Томаш рассеянно провел рукой по лицу.
— Да, — обронил он.
В двух шагах от них простирался бескрайний океан; неутомимые волны катились к берегу, сверкая и переливаясь миллионами бриллиантов. В последний предвечерний час тучи рассеялись; солнце сбросило траурный покров, чтобы опуститься за линию горизонта в сияющих праздничных одеждах.
— В чем суть твоей загадки?
Томаш колебался. А что если показать Сарайве ребус? В конце концов, что он теряет? У профессора философии наверняка найдется какая-нибудь яркая идея. Полистав блокнот, Норонья отыскал заветную фразу и показал ее Сарайве.
— Видишь?
Сарайва бросил взгляд в блокнот и глубоко задумался, уставившись на море. Линованная страница по-прежнему вопрошала:
QUAL О ECO DE FOUCAULT PENDENTE А 545?
— Что за чушь?! — опомнился Сарайва. — Какое еще эхо Фуко? — Он повернулся к Томашу. — Ты можешь мне объяснить, что это за эхо такое?
— Не знаю. Я думал, ты мне скажешь.
Профессор философии придвинул блокнот поближе.
— Mon cher, я даже не представляю. Кто-то, ставший эхом Мишеля Фуко?
— Интересная идея, — задумчиво отозвался Томаш. И тут же опомнился: — Ты знаешь, кто это может быть?
— Иммануил Кант, больше некому. Хотя, если по-честному, то это Мишель Фуко эхо Канта, а не наоборот.
— А у самого Фуко были последователи?
— У Мишеля Фуко было множество последователей, mon cher.
— Кто-нибудь из них висит на 545?
— Я не могу ответить на этот вопрос, поскольку вообще не понимаю, о чем речь. Как можно висеть на 545? И почему именно 545?
Томаш не спускал глаз со своего собеседника.
— У тебя не возникает никаких ассоциаций?
Сарайва закусил губу.
— Нет, mon cher, — сказал он, покачав головой. — Совершенно никаких.
Томаш со вздохом захлопнул блокнот.
— Черт! — выругался он сквозь зубы. — Я так надеялся что-нибудь обнаружить. — Он махнул рукой официанту, скучавшему неподалеку: — Счет, будьте добры!
Сарайва переписал загадочную фразу в свой ежедневник и убрал его в карман куртки.

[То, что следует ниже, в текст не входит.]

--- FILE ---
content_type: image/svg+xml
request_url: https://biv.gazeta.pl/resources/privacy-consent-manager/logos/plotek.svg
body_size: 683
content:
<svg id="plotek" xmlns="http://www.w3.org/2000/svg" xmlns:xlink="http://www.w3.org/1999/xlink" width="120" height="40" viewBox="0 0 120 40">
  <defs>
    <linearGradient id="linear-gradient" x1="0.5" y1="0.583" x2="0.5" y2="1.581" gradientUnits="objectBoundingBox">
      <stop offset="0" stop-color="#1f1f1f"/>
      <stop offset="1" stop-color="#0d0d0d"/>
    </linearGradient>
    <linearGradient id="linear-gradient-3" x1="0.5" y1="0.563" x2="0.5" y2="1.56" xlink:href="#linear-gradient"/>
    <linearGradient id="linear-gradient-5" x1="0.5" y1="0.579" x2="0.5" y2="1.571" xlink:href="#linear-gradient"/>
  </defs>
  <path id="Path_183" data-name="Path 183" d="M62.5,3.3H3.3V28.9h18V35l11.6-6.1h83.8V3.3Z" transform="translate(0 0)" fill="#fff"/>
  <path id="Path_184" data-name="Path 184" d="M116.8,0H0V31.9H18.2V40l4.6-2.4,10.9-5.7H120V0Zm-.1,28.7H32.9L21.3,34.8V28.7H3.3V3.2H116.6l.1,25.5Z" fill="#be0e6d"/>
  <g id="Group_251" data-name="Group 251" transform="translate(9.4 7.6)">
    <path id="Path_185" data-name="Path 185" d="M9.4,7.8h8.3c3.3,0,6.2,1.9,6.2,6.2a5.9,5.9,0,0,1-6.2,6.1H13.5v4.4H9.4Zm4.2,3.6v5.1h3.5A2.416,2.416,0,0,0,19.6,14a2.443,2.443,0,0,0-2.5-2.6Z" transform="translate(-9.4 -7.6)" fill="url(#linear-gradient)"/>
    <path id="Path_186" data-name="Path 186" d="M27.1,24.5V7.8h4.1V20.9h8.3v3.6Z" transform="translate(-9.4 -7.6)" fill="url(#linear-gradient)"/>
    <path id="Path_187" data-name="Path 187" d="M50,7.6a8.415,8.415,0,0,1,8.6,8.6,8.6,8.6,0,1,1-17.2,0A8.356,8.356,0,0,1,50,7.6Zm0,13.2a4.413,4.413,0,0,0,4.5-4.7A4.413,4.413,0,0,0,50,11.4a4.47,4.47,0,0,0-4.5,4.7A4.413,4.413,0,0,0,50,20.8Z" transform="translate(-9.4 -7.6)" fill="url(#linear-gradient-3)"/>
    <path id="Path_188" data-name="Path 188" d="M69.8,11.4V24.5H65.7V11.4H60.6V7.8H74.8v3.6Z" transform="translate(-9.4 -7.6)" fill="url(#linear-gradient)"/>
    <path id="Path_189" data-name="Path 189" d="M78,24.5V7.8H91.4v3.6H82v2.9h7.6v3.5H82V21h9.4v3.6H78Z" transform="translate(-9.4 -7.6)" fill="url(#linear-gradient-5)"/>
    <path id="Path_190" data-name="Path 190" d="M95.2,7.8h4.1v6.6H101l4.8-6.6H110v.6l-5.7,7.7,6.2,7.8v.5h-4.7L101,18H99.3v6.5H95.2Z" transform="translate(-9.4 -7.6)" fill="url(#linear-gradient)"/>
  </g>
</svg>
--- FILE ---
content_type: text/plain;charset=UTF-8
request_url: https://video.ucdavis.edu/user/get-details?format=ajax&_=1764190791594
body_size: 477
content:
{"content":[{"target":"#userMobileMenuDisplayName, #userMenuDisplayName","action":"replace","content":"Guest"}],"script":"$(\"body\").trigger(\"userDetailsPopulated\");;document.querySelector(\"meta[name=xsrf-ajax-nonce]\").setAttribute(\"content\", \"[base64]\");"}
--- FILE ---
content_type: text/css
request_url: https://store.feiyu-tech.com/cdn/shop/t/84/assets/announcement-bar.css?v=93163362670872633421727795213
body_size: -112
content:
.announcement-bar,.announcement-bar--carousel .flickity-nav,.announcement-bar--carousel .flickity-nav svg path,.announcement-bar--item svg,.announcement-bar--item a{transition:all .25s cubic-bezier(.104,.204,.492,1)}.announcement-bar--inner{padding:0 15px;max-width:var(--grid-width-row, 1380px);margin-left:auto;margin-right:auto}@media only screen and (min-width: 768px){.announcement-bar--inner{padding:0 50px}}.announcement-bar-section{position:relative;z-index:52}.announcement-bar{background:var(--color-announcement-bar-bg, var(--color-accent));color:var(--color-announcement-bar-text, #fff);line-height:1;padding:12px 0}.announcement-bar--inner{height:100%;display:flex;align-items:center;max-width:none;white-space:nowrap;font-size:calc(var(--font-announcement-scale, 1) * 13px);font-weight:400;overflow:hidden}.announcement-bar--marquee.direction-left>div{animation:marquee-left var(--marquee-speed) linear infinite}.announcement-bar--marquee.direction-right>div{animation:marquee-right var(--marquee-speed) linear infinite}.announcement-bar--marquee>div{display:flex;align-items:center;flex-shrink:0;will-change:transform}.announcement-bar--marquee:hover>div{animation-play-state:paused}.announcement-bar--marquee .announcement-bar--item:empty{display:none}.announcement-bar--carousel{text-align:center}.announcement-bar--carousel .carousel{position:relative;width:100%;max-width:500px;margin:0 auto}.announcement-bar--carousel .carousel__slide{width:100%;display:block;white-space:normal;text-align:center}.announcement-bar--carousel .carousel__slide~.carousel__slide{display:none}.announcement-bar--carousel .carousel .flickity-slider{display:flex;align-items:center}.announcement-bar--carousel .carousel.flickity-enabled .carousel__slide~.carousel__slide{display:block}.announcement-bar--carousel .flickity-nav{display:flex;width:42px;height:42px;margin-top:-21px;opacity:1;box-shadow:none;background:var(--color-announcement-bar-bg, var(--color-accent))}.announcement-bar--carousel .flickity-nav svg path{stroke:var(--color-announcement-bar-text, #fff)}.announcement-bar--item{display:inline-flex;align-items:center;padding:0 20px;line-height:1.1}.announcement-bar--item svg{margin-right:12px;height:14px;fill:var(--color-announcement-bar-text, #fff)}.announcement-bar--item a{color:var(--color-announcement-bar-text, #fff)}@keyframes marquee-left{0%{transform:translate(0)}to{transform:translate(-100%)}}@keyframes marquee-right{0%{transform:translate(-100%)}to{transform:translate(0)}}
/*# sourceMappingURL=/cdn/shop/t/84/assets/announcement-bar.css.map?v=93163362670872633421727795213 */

— Я полистаю книги, — пообещал он. — Вдруг что-нибудь найду.
— Спасибо.
Официант принес счет, и Томаш расплатился. Историк и философ поднялись из-за стола; пришло время расходиться.
— Что ты намерен делать? — поинтересовался Сарайва.
— Поеду домой.
— Нет. Я о твоей загадке.
— Ах, да. Пойду в магазин и скуплю все книги Фуко и о Фуко, которые сумею найти. Ключ может оказаться в одной из них.
Они вышли из ресторана и вместе дошли до парковки.
— Мишель Фуко был необычным человеком, — заметил Сарайва перед тем как распрощаться.
— Правда?
— Великий философ и блестящий историк. Мыслитель, доказавший, что объективной реальности не существует, что едва ли существует объективная, что истина релятивна и зависит от нашей точки зрения. Знаешь, что он сказал на закате дней о деле всей своей жизни? «Все это время я только и делал, что сочинял небылицы».